See the FCAC recommendations and the Boise Trail DOG response are posted at the TRAIL DOG site.

Strange this committee would throw out an agreed upon compromise and put something that is sure to be contentious in City Council’s lap.  They just offer more fodder for the GUARDIAN’s cannon.

Comments & Discussion

Comments are closed for this post.

  1. FCAC has lost any credibility from my perspective. They have broken the cardinal rule of public process, which is sticking to agreements worked out in the open. They have trod in their own metaphoric poop and now want to track it through City Council Chambers…

    As someone who supported the Foothills Levy and has worked to encourage responsible off-leash trail use, I’d like a refund on my share of the levy. I’m sure the rest of the dog-owning tax base (plus or minus 70% of households in Ada County) feels the same.

    Hold me accountable for my own actions…that’s justice. When you restrict my responsible use of a shared resource because another whiney user group wants exclusivity, or because some else screws up, that’s discrimination. It might seem like the easy way, but it sure ain’t the Cowboy Way.

  2. Isn’t it interesting that specific interest groups find the “changing of the rules” by government so offensive when it involves their particular issue. However, those same people don’t seem to understand that the practice is totally pervasive throughout city and county government. To have the bureaucracy assume a position, then feign public input, make an agreement with the public only to change back to their original position is the norm, not the exception. I am starting to believe that somewhere in the bowels of city/county offices, there is a plaque that reads
    “Tell the public what they want to hear, then do as you please”!

  3. It is nearly impossible to field train a dog while on a leash. A dog who is obedience trained and has a electronic collar is under absloute control of the owner.

    A well trained and well mannered dog and owner who respects other people are not the problem. These folks will put the dog in the down or sit position well off the trail until passers bye get past the dog and owner. It is the love me and love my unruly dog people who are the problem. You and your dog do not have a right to intimidate children, adults and elederly people out for some exercise.

    Nobody wants your dog jumping on them or sniffing their crotch.

    Then there is the totally unreasonable crowd who want no dogs anywhere for any reason. No good answer for these people…they just want to bellyache and complain.

    Lastly, poop bags..carry them and use them.

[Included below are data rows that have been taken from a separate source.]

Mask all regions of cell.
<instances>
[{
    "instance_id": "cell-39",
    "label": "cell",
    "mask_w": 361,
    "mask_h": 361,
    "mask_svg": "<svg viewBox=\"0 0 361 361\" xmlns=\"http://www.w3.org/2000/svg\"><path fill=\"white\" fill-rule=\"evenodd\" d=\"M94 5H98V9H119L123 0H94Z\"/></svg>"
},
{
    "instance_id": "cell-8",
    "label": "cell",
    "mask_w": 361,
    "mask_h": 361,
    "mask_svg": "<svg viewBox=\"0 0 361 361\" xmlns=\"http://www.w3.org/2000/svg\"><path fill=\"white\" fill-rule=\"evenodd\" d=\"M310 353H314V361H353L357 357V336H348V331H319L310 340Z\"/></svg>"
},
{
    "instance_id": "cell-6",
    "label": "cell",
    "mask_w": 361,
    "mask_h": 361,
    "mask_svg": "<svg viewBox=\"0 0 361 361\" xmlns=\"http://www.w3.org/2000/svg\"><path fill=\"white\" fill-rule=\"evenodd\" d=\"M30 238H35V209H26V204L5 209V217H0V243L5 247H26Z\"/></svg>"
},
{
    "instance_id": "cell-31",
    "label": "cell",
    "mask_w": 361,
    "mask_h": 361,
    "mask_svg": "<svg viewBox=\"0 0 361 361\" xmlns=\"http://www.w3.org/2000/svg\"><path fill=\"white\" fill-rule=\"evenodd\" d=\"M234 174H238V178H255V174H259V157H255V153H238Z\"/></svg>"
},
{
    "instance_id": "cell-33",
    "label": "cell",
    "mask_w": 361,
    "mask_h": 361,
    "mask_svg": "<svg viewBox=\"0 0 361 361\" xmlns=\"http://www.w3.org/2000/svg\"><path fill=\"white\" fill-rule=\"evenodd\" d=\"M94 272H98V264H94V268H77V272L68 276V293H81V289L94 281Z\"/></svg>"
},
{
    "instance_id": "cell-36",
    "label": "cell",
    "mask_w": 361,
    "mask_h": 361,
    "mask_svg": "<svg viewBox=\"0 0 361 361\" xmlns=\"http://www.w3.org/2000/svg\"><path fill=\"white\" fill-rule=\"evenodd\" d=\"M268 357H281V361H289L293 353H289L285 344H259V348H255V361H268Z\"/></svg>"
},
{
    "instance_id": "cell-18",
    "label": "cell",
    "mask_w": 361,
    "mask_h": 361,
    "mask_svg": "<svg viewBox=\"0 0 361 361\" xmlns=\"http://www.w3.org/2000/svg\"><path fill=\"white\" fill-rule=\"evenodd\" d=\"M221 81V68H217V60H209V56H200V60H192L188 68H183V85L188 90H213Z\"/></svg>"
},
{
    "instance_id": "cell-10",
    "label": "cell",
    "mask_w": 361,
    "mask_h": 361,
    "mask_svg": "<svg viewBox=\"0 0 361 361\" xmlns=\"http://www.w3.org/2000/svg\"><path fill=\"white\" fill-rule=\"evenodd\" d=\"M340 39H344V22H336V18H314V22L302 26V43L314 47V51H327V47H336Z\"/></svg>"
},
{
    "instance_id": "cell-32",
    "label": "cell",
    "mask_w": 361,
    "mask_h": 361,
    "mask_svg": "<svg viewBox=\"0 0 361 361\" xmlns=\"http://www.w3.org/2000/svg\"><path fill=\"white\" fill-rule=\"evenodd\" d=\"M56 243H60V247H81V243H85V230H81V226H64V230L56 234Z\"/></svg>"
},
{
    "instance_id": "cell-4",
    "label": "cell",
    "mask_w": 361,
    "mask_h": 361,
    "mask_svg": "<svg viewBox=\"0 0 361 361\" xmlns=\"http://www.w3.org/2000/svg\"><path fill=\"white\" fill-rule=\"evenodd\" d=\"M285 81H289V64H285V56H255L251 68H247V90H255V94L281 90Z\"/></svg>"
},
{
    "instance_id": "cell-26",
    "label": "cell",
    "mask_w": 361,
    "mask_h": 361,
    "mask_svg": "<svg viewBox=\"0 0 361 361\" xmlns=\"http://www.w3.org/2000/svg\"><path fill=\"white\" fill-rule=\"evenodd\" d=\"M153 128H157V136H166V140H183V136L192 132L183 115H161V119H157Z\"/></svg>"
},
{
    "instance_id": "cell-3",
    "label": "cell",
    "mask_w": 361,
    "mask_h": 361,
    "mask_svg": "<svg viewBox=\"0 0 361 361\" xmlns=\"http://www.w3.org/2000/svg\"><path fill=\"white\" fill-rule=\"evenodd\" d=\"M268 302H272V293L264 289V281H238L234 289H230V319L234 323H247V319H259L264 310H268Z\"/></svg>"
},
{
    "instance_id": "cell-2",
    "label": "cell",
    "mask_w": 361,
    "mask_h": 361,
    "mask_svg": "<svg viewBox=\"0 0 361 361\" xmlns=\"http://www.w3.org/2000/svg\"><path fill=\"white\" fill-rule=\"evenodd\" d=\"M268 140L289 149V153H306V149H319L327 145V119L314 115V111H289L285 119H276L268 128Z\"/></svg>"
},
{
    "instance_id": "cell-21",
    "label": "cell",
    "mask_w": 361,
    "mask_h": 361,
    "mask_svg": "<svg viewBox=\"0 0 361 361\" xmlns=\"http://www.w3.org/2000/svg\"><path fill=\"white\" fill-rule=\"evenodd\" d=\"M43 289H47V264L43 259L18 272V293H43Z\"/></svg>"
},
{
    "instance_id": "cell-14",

  4. i find it offensive no matter what the issue, i just happen to be aware of what happened in this case because it’s something i’m involved in. i have also had experience with city council members who have truly been responsive and i expect that to be the case again. can’t paint everyone with the same brush.

  5. This is unbelievable. I run with my dog on the trails every day. I used them all through the winter snow, cold you name it and never saw an issue. I would like to see the little green bags more dillagently picked up, however this whole issue with “braiding” and chassing wildlife…no way that’s rediculous. I’d be willing to bet the people that made the decission have never been there. The trail system is one of the few reasons I stay in Boise, without it……..we’ll see.